O Canadá colocou em vigor nesta terça-feira (8) tarifas de 15%, 25% e 50% sobre produtos importados dos Estados Unidos. A medida alcança quase 20 bilhões de dólares (102 bilhões de reais) em mercadorias, incluindo aço, laticínios, produtos eletrônicos e celulose.
Ottawa informou que o valor corresponde ao total de produtos canadenses afetados pelas sobretaxas americanas de 50% desde 22 de agosto. A resposta acontece enquanto aumentam as tensões comerciais entre os dois países.
O primeiro-ministro canadense, Mark Carney, afirmou que diminuir os laços econômicos com os Estados Unidos terá custos. “Temos tudo o que precisamos para mudar de rumo e prosperar”, disse.
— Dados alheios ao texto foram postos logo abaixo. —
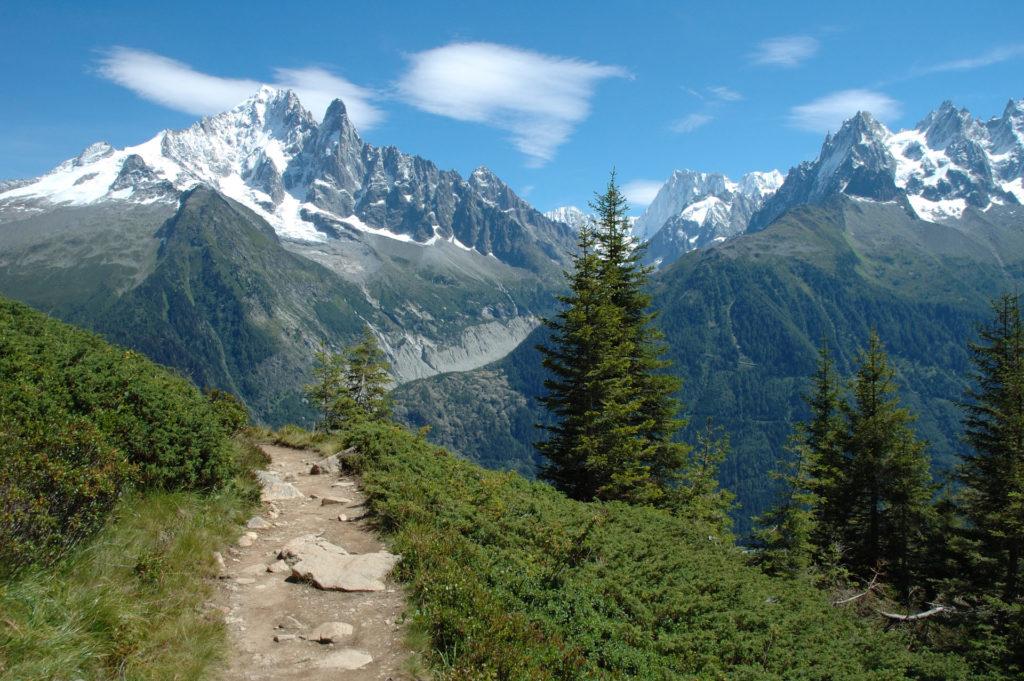 paysages-alpes-alpissime-revegetalisation-semences-endemiques-preservation-ecologie-france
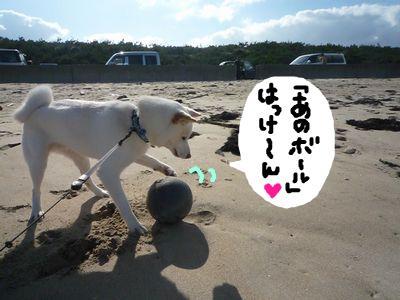 snap_nobirumaruajinikkori_200916174250.jpg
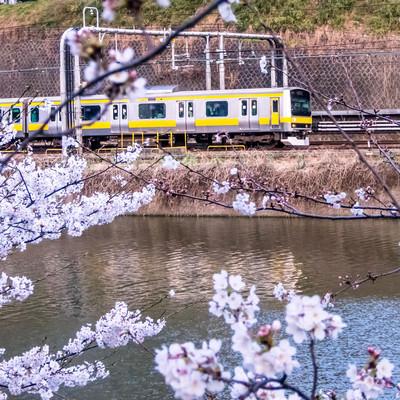 「桜と電車」の写真素材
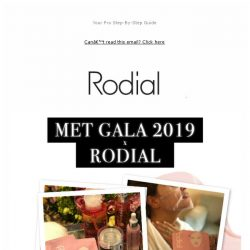 [RODIAL] Ashley Graham x Rodial At The MET Gala ✨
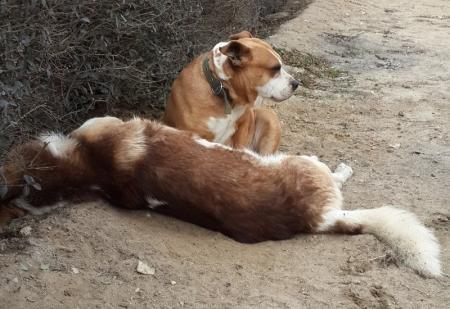 Собака сидит и плачет около другой собаки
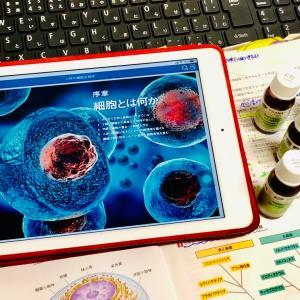 細胞とは何か?アロマに活かす細胞生物学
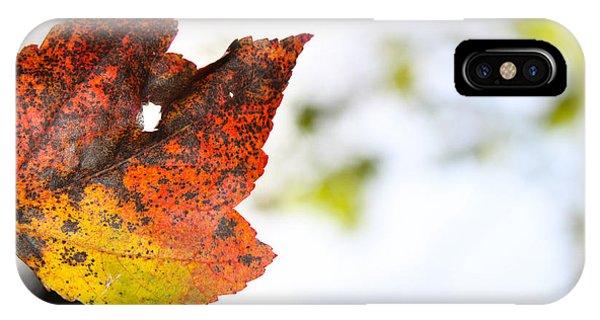Artsy-fartsy Autumn I IPhone Case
Carney declarou que as tarifas são necessárias para proteger trabalhadores e empresas do Canadá e rejeitou a ideia de uma escalada que não seja construtiva. “Essa mudança de rumo terá um preço”, afirmou.
A disputa ganhou força após o rompimento, em 21 de agosto, das negociações de Carney com a Casa Branca. O primeiro-ministro acusou o governo americano de tentar impor um acordo com condições injustas e de buscar transformar o Canadá em uma filial dos Estados Unidos, além de prejudicar sua indústria, especialmente o setor automotivo.
Troca de ameaças
Carney também criticou condições que Washington teria tentado estabelecer sobre a língua francesa. De acordo com o primeiro-ministro, o projeto de acordo questionava o espaço dos meios francófonos na internet e a exigência de etiquetas bilíngues nos produtos vendidos no Canadá. A Casa Branca negou a acusação e disse que o tema não foi tratado como uma linha vermelha.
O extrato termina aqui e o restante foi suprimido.